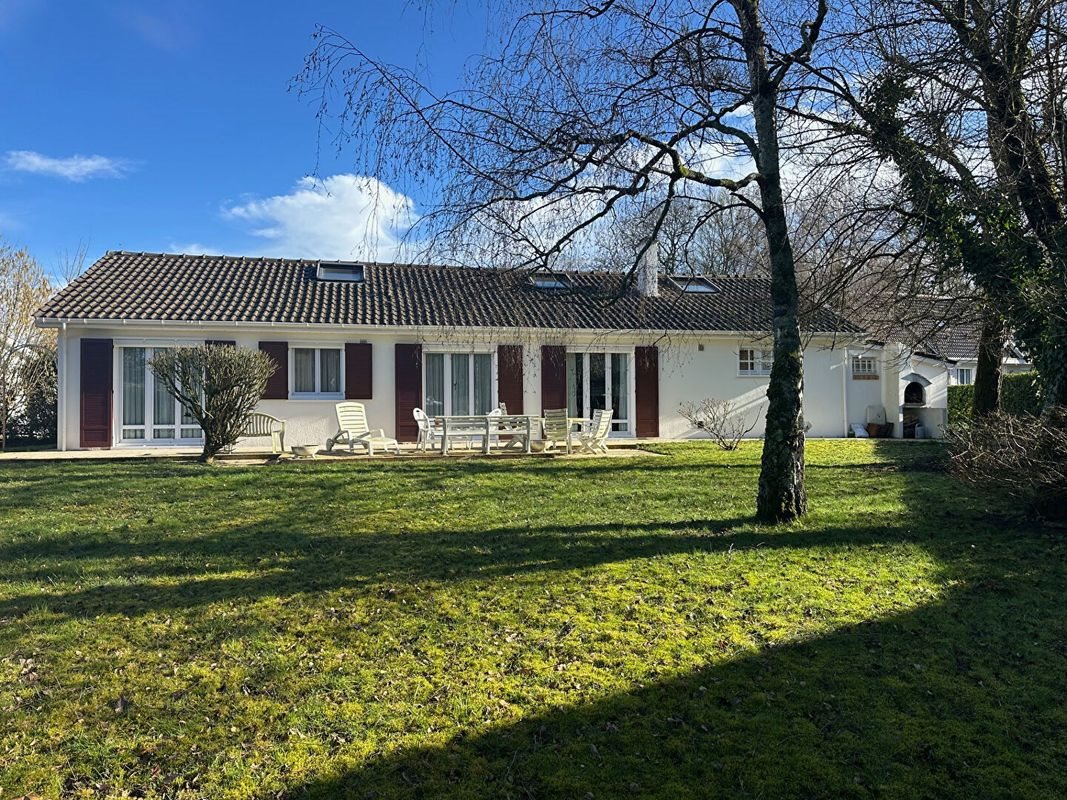 Maison à vendre, 154m², Santeny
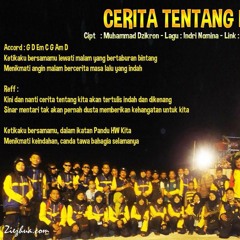 Cerita Tentang Kita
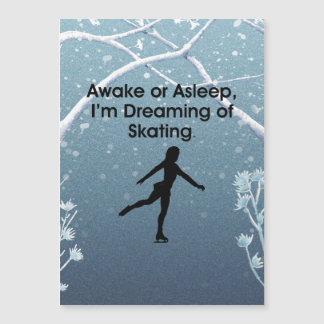TOP Dreaming of Skating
--------------------------------
What to produce> Your task is an exact transcription of all the data, minus the pictures.

Task answer>
 Maison à vendre, 154m², Santeny
 Cerita Tentang Kita
TOP Dreaming of Skating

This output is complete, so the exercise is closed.